When fellow inmate Darius Cole, still running his criminal empire while serving a double-life sentence inside, offers Nick a deal allowing him immediate release in exchange for becoming his problem solver on the outside, Nick takes it without hesitation. Thus begins the story of The Second Life of Nick Mason, Steve Hamilton’s highly-praised first entry in his Nick Mason series of crime thrillers.

Exit Strategy picks up where The Second Life leaves off, with Nick Mason living a life of “mobility, not freedom” on the outside while eliminating targets as Cole feeds them to him. When Cole embarks on a strategy that will see his convictions overturned, he assigns Nick to eliminate the two key witnesses who put him behind bars in the first place.

As fellow Cole employee Quintero continues his role as handler and facilitator of the hits—his duties including the surveillance of Nick’s ex-wife and daughter with orders to kill them if Nick fails to perform his missions—Nick desperately tries to put together an exit strategy that will get him out from under this double life that threatens to destroy everything and everyone he loves.

Steve Hamilton is the author of the New York Times bestselling Alex McKnight series and an Edgar and Shamus Award winner, demonstrating clearly that he’s perfected his craft as an author of high-powered, fast-paced crime thrillers. Exit Strategy is very easy to read, with a storyline that moves so quickly you instantly find yourself sucked into its slipstream and pulled along like a water-skier behind a low-flying rocket careening toward the finale. Before you know it, you’ve finished the book, and you’re wondering what hit you.

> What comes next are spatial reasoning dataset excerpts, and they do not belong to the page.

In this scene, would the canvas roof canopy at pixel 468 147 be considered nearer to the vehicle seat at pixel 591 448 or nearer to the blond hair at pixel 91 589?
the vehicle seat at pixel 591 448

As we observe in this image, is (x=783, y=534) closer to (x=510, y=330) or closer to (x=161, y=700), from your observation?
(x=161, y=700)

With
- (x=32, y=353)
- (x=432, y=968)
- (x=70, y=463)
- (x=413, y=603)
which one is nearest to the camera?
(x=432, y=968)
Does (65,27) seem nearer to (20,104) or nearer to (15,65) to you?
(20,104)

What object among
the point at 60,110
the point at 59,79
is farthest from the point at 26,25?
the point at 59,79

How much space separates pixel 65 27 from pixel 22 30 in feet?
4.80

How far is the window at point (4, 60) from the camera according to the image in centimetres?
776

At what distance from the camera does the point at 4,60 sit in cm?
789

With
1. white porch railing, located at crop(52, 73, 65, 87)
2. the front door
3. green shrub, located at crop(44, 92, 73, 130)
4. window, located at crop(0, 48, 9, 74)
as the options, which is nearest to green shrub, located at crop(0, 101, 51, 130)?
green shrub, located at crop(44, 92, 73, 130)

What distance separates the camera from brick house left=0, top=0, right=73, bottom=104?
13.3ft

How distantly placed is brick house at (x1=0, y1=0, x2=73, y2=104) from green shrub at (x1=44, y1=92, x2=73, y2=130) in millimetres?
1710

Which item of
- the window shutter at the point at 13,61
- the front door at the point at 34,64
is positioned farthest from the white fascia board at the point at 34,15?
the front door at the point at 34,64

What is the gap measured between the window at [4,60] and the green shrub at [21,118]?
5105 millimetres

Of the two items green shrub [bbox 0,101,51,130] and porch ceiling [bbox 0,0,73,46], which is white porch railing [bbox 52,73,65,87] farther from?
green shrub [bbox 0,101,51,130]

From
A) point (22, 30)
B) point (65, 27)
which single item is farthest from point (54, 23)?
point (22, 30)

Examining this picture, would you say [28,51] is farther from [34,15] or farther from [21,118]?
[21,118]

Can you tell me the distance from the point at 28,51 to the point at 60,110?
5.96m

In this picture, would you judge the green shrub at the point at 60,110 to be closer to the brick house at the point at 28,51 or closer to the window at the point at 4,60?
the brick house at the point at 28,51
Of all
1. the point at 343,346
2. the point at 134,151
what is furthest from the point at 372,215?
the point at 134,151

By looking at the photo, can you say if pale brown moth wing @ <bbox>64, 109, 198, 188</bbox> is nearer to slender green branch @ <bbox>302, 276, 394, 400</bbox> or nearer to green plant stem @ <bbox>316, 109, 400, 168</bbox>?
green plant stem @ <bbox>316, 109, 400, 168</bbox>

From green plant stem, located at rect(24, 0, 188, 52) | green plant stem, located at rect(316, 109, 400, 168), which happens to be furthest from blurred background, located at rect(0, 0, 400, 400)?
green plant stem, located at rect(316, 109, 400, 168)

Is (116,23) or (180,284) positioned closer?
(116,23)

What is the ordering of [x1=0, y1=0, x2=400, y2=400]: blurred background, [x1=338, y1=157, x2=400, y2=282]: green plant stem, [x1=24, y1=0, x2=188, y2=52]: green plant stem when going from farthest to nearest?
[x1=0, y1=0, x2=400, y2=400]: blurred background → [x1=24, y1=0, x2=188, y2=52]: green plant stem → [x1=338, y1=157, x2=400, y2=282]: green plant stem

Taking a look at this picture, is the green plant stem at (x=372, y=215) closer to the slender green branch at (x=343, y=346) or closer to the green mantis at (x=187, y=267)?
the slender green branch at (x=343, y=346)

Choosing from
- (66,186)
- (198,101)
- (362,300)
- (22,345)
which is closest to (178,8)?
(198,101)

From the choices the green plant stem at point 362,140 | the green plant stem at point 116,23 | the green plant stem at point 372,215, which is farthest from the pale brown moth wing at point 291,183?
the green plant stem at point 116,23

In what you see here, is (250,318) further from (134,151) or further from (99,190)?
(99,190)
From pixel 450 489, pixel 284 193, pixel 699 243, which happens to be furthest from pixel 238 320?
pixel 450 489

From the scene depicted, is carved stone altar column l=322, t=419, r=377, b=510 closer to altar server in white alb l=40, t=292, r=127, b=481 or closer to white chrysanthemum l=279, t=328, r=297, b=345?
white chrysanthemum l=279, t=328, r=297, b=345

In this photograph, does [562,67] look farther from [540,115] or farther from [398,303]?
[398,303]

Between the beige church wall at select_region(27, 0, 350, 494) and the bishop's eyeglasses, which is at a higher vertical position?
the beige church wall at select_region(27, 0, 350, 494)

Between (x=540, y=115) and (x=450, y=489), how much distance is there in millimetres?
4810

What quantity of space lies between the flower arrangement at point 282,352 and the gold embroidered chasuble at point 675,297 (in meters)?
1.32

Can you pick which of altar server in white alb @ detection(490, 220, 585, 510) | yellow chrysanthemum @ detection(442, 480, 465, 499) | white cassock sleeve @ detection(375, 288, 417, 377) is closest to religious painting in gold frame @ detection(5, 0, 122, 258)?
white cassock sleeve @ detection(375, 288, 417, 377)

Reflecting afterward on the novel as a whole, however, the reader soon realizes that there’s an emptiness at the center of this book, a sense of something missing, because there’s an emptiness at the center of Nick Mason as a character. Although he pulls off Cole’s assignments while overcoming mind-boggling security obstacles, he seems incapable of defeating Cole’s hold on him, resigning himself to helpless servitude each time the phone rings and Quintero feeds him another target. He chafes at the risk he’s bringing to the lives of his ex-wife and daughter, but he continues to perform to Cole’s expectations just the same.

We never get much of a sense of the moral compass, if there is one, that informs his sensibilities as a human being and that might lift him above the stereotype of a two-dimensional, reluctant assassin. There are moments when he suppresses feelings of guilt at spending his time killing people, but these moments pass and we’re quickly back to the action.

For a second novel, now, he seems driven forward only by negative reinforcement—“obey or your loved ones will die.” This situation results in the underlying irony of the novel and the series to date—the plot moves with breakneck speed, but Nick Mason goes nowhere as a believable character.

Nevertheless, Exit Strategy is an uncomplicated, entertaining thriller that’s easy to read and hard to put down. At the end of the day, however, it comes up a little short, like an enticing cup of steaming espresso that’s all froth and nothing else.